Saudi Arabia imputes 300 people for corruption



The authorities of Saudi Arabia they have arrested in recent days about 675 people and have imputed almost 300 of them within the framework of a new campaign against corruption, as reported by the Authority for Control and Against Corruption (Nazaha). The agency has indicated that the investigations against the accused involve embezzlement of funds worth 379 million riyals (about 91.3 million euros), as reported by the Saudi state news agency, SPA.

The defendants have been charged with bribery, embezzlement, waste and abuse of power, among others, and the cases against them will be addressed by a special court on corruption.

The announcement has arrived a week after the arrest of a fourth prince of the Arab kingdom in a new purge of opponents after the crown prince, Mohamed bin Salmán, ordered in 2017.

After the arrests, rumors began to spread of a possible illness of the 84-year-old King Salmán, or his imminent abdication, although the monarch reappeared in public hours later to dispel this information.

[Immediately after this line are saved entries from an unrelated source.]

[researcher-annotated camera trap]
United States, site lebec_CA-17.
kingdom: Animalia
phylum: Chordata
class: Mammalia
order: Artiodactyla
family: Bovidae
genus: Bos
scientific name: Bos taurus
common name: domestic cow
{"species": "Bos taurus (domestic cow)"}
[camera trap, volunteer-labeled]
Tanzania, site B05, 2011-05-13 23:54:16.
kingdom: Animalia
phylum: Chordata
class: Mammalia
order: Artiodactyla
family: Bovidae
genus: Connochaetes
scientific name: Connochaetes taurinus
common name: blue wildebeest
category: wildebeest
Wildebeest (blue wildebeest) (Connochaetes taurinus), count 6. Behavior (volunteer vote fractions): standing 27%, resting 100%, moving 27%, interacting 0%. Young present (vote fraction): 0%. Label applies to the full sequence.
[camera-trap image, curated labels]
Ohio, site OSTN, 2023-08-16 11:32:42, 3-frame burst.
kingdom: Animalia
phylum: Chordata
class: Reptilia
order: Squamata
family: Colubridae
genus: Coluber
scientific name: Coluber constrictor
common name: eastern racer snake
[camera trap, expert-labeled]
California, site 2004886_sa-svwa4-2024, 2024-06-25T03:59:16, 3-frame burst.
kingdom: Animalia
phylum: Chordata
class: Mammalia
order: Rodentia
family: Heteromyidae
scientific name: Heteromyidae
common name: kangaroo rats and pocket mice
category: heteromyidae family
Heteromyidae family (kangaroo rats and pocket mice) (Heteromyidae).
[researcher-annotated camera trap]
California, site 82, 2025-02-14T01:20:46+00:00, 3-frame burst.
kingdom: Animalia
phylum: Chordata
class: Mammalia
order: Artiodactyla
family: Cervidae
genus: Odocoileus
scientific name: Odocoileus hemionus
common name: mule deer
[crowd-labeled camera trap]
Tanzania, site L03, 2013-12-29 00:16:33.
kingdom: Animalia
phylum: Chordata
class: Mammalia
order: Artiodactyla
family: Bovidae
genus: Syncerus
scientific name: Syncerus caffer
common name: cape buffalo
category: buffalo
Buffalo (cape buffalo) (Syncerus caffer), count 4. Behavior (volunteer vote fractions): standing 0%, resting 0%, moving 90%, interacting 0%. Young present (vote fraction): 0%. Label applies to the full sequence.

Saudi Arabian authorities announced in January 2019 the end of their campaign against corruption started 15 months earlier by order of the crown prince and noted that he had recovered 400,000 million riyals (about 92,874 million euros) during it. The campaign helped consolidate the crown prince’s power, while It alarmed much of the traditional business establishment.

The arrest campaign started hours after King Salman decreed the creation of an anti-corruption committee headed by the crown prince, who is also deputy prime minister and defense minister. A royal decree issued later indicated that the campaign was launched in response to “exploitation by some of the weak souls who have put their interests above the public interest to unlawfully increase their money.”

The Royal House detailed that 381 people were cited during the campaign, some as witnesses and others as defendants, while 87 of them confessed and agreed to enter into agreements to return money and property.